_Work required_. Copy all of the data below word for word, keeping every line and its punctuation unchanged.

_Data supplied_.
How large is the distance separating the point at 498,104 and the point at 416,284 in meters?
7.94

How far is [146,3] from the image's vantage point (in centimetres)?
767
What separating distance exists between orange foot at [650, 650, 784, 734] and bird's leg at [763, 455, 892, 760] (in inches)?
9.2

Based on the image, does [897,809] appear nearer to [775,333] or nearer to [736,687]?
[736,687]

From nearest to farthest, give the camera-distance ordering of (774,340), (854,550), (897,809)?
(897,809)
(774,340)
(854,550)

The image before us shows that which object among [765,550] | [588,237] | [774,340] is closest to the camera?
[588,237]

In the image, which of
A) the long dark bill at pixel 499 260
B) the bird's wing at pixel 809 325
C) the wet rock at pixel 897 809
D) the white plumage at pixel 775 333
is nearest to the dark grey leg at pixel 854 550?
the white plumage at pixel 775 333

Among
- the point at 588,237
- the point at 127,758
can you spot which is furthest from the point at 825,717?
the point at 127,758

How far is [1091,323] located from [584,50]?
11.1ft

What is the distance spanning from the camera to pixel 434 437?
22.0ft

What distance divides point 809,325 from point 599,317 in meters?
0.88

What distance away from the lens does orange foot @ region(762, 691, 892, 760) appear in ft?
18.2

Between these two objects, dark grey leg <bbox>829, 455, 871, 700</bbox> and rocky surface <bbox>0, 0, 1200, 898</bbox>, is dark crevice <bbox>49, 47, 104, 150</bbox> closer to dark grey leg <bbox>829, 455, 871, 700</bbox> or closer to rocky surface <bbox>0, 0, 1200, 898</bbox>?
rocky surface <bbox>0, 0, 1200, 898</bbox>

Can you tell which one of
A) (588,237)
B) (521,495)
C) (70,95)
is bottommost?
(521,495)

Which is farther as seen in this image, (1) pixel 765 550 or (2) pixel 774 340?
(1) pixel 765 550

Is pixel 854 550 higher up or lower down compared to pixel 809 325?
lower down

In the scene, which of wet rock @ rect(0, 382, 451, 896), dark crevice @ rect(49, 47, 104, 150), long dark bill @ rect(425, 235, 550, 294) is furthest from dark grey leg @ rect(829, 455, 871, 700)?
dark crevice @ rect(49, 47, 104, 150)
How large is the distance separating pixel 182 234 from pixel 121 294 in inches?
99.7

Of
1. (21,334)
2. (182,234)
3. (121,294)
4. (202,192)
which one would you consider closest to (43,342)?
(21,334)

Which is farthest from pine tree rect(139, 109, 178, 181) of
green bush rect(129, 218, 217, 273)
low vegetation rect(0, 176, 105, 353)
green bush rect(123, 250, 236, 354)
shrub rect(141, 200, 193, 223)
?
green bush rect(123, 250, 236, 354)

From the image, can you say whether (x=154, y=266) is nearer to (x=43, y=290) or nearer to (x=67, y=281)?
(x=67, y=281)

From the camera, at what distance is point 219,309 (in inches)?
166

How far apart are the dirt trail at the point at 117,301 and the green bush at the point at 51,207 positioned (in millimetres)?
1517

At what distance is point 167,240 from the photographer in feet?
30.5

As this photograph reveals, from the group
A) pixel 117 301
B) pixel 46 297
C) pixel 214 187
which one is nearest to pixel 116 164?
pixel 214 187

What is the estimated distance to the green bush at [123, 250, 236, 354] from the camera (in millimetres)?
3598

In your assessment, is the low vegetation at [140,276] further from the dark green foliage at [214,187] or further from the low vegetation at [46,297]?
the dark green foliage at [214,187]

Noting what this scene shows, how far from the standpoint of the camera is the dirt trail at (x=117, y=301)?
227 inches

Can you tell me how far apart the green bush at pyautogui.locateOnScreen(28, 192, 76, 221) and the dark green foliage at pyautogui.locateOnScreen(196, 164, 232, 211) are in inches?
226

_Solution for this task_.
How large is the distance separating the point at 498,104 and the point at 416,284 in meters?
7.94

How far is [146,3] from the image's vantage point (in centimetres)?
767
What separating distance exists between orange foot at [650, 650, 784, 734] and bird's leg at [763, 455, 892, 760] (in inches)?
9.2

Based on the image, does [897,809] appear nearer to [775,333] or nearer to [736,687]?
[736,687]

From nearest to farthest, give the camera-distance ordering of (774,340), (854,550), (897,809)?
(897,809)
(774,340)
(854,550)

The image before us shows that which object among [765,550] | [588,237] | [774,340] is closest to the camera?
[588,237]

In the image, which of
A) the long dark bill at pixel 499 260
B) the bird's wing at pixel 809 325
C) the wet rock at pixel 897 809
D) the white plumage at pixel 775 333
is nearest to the dark grey leg at pixel 854 550?
the white plumage at pixel 775 333

Among
- the point at 588,237
- the point at 127,758
can you spot which is furthest from the point at 825,717?
the point at 127,758

How far is [1091,323] located from [584,50]?
11.1ft

What is the distance spanning from the camera to pixel 434 437?
22.0ft

What distance divides point 809,325 from point 599,317 in meters?
0.88

What distance away from the lens does orange foot @ region(762, 691, 892, 760) appear in ft?
18.2

Between these two objects, dark grey leg <bbox>829, 455, 871, 700</bbox> and rocky surface <bbox>0, 0, 1200, 898</bbox>, is dark crevice <bbox>49, 47, 104, 150</bbox> closer to dark grey leg <bbox>829, 455, 871, 700</bbox> or closer to rocky surface <bbox>0, 0, 1200, 898</bbox>?
rocky surface <bbox>0, 0, 1200, 898</bbox>

Can you tell which one of
A) (588,237)
B) (521,495)
C) (70,95)
is bottommost?
(521,495)

Which is farther as seen in this image, (1) pixel 765 550 or (2) pixel 774 340?
(1) pixel 765 550

Is pixel 854 550 higher up or lower down compared to pixel 809 325?
lower down

In the scene, which of wet rock @ rect(0, 382, 451, 896), dark crevice @ rect(49, 47, 104, 150), long dark bill @ rect(425, 235, 550, 294) is furthest from dark grey leg @ rect(829, 455, 871, 700)?
dark crevice @ rect(49, 47, 104, 150)
How large is the distance separating pixel 182 234 from pixel 121 294 in inches?
99.7

Of
1. (21,334)
2. (182,234)
3. (121,294)
4. (202,192)
which one would you consider closest to (43,342)?
(21,334)

Which is farthest from pine tree rect(139, 109, 178, 181) of
green bush rect(129, 218, 217, 273)
low vegetation rect(0, 176, 105, 353)
green bush rect(123, 250, 236, 354)
shrub rect(141, 200, 193, 223)
?
green bush rect(123, 250, 236, 354)

From the image, can you say whether (x=154, y=266) is nearer to (x=43, y=290) or nearer to (x=67, y=281)?
(x=67, y=281)

From the camera, at what distance is point 219,309 (in inches)?
166

How far apart are the dirt trail at the point at 117,301 and the green bush at the point at 51,207 positioned (in millimetres)?
1517

At what distance is point 167,240 from the photographer in feet?
30.5

As this photograph reveals, from the group
A) pixel 117 301
B) pixel 46 297
C) pixel 214 187
which one is nearest to pixel 116 164?
pixel 214 187

What is the estimated distance to the green bush at [123, 250, 236, 354] from the camera (in millimetres)?
3598

In your assessment, is the low vegetation at [140,276] further from the dark green foliage at [214,187] or further from the low vegetation at [46,297]?
the dark green foliage at [214,187]

Noting what this scene shows, how far from the standpoint of the camera is the dirt trail at (x=117, y=301)?
227 inches

Can you tell me how far apart the green bush at pyautogui.locateOnScreen(28, 192, 76, 221) and the dark green foliage at pyautogui.locateOnScreen(196, 164, 232, 211) are in inches?
226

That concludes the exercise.